Source document:
§ §
My Side of the Fence

The danger isn't going too far. It's that we don't go far enough.

Page 70 of 403

City Manager’s Budget

The City Manager presented his budget last week.  An extravaganza complete with lavaliere microphone!  It was an hour long and I must commend the Manager on his presentation.  Well-crafted, clearly rehearsed and well-delivered.  An excellent job.  Our City Manager very clearly understands that the budget is the purist way to express an institutions priorities.  I also applaud his willingness to take Council's goals and craft plans and budgets to achieve those goals.  On to content:

In an unusual echo of the previous City Manager, Mr. Hughes, Mr. Budesky reiterated that it is his belief that the departmental budgets have been cut to their practical limits.  Continued budget reduction will require the further elimination of services, not just personnel reduction.  What that means is, don't bother cutting (for example) Neighborhood Services.  Just close it down and layoff all the employees.  Same with the rest: Museum, etc, etc.  I think he's right.
§ §
Collected data:
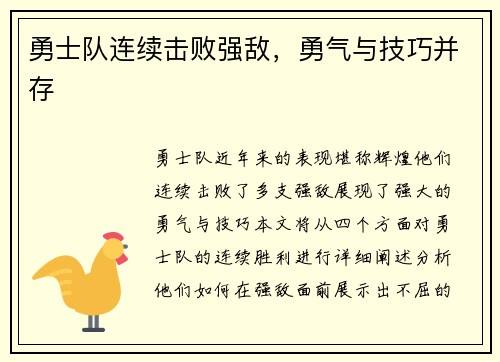 勇士队连续击败强敌，勇气与技巧并存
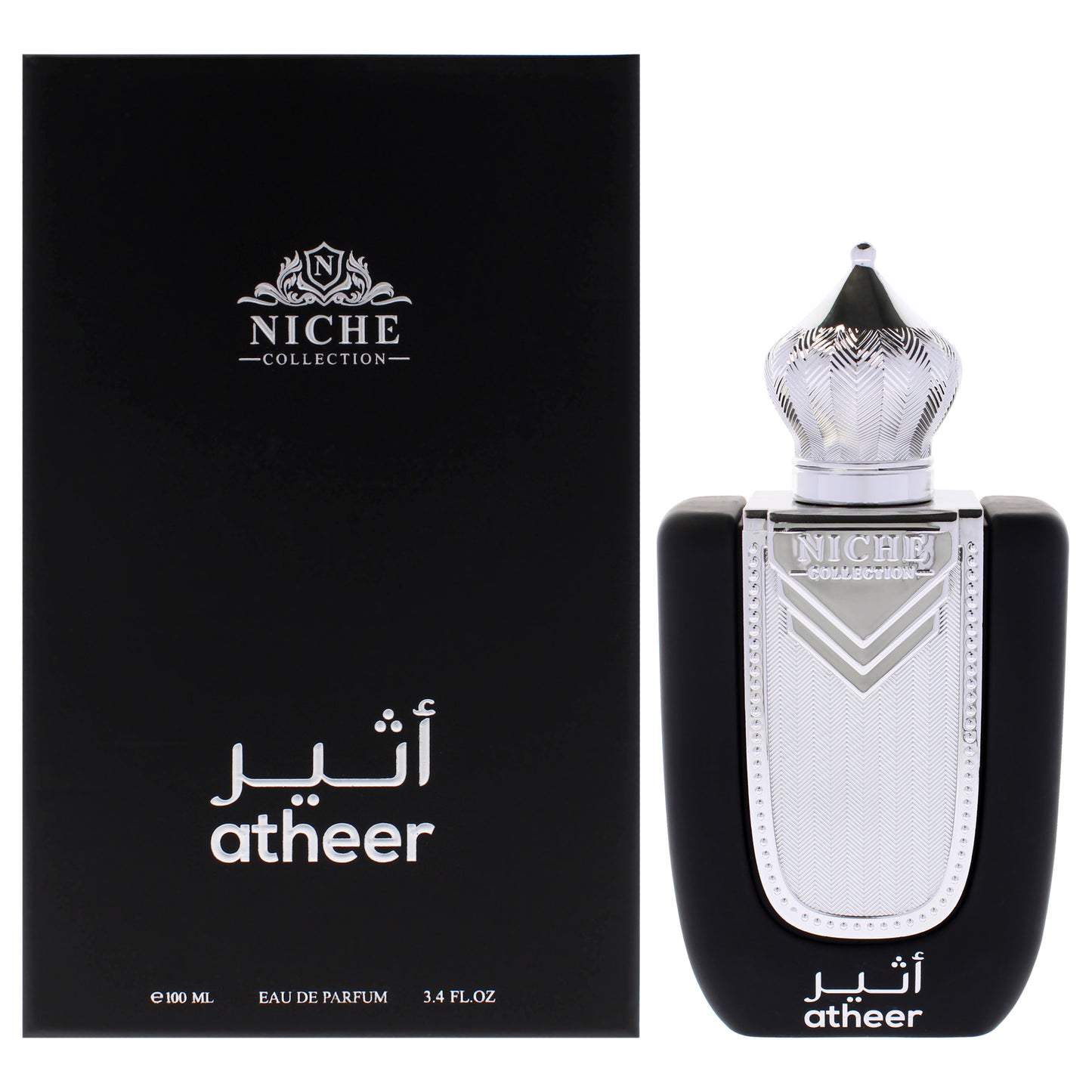 KHALIS ATHEER NICHE COLLECTION - MEN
§ §
Tasks:
**1.** Retype the stretch from "In an unusual" through "think he's right." in the blog post about the City Manager's budget.
**2.** Extend the blog post about the City Manager's budget, picking up right after its final sentence.

Responses for each task:
**1.**
In an unusual echo of the previous City Manager, Mr. Hughes, Mr. Budesky reiterated that it is his belief that the departmental budgets have been cut to their practical limits.  Continued budget reduction will require the further elimination of services, not just personnel reduction.  What that means is, don't bother cutting (for example) Neighborhood Services.  Just close it down and layoff all the employees.  Same with the rest: Museum, etc, etc.  I think he's right.

**2.**
Schools: A central theme in all of our budget meetings and the reason we created the joint CIP task force.  Many feel that the Council should lean harder on the Schools but I'm telling you if we lean much harder, we'll fall over.  School performance is central to our vision statement for the City and their increasing performance is very important to our collective success.  With the tax rate staying the same the schools get a bump in their funding from the City (and probably reductions from the Feds and State).  This bump will bring funding levels back to where they were 5 years ago!  This is important as Virginia is in the bottom 10% of states where school funding is concerned.

Economic Development:  This was clearly a main theme of the evening.  I know I'll get asked about this so here it is: our Economic Development department is 25% of a single employee's time.  She's also responsible for the Museum system, Planing, plan review, permitting, zoning, neighborhood services and development services.  And there are no deputies in any of those departments.  She's talented and capable but there is a practical limit to how far any one person can subdivide her time before it becomes pointless.  The proposition is clearly to go big right out of the chute.  Another facet to the ED proposal is to bring the George Mason Enterprise Institute into Old Town.  That's got potential to be a game changer.  I'd be surprised if the Council doesn't go for most of that proposition but I've been wrong before.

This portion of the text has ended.